You can use a regular regulator if you pre-load it with your worst-case sink current.


simulate this circuit – Schematic created using CircuitLab

Figure 1. R2 pre-loads the voltage regulator. Excessive signal will power the circuit safely.

How it works:

  • Signal maximum voltage is +15 V.
  • With R1 at 1k the worst case current through D1 will be about \$ \frac {15 - 3.3}{1k} = 12 \ \mathrm {mA} \$.
  • Lets say the normal load on the 3.3 V supply is 5 mA.
  • We will set R2 to draw a fixed 12 - 5 = 7 mA. \$ R_2 = \frac {3.3}{7m} = 0.5k \$ or about 500 Ω. 470 Ω will do.
  • Now, if the signal maximum is given then D1 will conduct, the circuit will draw 5 mA as normal, R2 will shunt 7 mA and the regulator current will fall to zero.

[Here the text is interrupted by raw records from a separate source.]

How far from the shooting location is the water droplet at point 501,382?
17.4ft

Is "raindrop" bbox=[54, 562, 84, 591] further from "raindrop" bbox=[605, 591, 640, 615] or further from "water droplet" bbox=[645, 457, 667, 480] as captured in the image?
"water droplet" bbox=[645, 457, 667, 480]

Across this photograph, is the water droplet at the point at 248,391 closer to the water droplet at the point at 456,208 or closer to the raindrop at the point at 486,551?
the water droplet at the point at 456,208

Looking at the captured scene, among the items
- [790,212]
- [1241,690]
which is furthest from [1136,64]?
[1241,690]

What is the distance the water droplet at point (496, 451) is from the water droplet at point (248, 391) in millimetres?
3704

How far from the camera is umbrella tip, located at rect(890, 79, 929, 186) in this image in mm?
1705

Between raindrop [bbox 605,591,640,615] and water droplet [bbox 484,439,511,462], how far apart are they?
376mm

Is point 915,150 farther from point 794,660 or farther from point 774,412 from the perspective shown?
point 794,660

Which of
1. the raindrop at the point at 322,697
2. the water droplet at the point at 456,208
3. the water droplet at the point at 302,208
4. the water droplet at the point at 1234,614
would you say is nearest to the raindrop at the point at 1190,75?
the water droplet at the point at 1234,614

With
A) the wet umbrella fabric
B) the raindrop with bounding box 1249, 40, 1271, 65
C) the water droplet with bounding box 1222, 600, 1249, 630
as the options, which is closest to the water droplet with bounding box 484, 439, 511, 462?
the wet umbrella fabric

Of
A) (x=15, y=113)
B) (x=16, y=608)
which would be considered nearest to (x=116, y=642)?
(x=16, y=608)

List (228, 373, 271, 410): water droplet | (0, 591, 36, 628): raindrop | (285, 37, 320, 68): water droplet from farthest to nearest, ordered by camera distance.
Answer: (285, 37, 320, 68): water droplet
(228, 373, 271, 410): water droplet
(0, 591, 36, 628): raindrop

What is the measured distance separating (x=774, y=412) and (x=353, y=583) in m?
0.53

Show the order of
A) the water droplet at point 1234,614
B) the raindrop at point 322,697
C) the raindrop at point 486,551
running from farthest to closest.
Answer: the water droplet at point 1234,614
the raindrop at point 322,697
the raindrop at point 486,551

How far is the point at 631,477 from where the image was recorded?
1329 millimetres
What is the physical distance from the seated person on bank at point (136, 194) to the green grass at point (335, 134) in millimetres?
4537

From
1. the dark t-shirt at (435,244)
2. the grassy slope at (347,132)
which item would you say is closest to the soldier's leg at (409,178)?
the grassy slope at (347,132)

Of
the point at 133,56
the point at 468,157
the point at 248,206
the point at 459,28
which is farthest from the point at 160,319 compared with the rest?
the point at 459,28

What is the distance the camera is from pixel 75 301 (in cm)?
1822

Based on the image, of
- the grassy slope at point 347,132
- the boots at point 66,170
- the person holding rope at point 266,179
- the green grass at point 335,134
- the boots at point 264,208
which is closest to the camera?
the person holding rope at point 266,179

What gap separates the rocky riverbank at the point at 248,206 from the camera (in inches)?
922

I would recommend setting the values so that even on maximum signal excursion the regulator is still supplying a milliamp or two for safety.


At 1k you shouldn't see any significant error on the ADC readings but you need to check a few details such as your sampling rate, etc, to make sure capacitance doesn't low-pass filter the signal.

The "wasted" 7 mA could be used to power the "on" LED.

The circuit may be unacceptable for a battery powered application due to permanent shunt load.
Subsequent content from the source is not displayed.